___ Data excerpts ___

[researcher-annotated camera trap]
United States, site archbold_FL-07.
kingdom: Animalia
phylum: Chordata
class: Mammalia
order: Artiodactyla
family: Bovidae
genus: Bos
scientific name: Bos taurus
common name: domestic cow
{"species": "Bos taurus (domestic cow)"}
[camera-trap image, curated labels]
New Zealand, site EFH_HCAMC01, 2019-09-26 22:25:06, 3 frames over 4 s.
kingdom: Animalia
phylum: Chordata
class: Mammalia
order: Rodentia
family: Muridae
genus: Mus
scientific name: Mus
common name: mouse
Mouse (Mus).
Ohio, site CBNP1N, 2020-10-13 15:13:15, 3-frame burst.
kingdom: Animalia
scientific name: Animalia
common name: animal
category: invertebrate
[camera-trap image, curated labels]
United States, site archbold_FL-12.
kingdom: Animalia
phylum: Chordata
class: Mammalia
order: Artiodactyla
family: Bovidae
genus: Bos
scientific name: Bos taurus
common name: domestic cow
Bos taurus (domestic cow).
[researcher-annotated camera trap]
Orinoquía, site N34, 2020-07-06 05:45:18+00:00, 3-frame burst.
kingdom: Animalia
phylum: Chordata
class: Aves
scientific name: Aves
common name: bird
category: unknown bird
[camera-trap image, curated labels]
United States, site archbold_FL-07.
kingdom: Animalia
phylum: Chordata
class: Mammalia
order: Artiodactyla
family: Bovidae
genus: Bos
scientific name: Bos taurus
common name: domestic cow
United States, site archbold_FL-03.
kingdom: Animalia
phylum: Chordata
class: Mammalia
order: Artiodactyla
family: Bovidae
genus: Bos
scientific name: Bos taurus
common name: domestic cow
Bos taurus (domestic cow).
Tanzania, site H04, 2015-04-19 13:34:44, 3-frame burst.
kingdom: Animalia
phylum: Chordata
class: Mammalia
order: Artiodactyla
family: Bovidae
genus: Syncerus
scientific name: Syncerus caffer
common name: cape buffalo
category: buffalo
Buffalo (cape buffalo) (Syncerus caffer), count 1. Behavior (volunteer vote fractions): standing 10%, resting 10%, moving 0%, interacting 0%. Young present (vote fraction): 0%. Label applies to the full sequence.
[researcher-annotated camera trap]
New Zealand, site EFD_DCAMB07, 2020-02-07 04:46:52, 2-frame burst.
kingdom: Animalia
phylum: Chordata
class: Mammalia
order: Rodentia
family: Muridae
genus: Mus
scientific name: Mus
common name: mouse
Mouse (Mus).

___

== To do ==
For every line in the data above that holds "burst", return the line itself.

== Solution for this exercise ==
Ohio, site CBNP1N, 2020-10-13 15:13:15, 3-frame burst.
Orinoquía, site N34, 2020-07-06 05:45:18+00:00, 3-frame burst.
Tanzania, site H04, 2015-04-19 13:34:44, 3-frame burst.
New Zealand, site EFD_DCAMB07, 2020-02-07 04:46:52, 2-frame burst.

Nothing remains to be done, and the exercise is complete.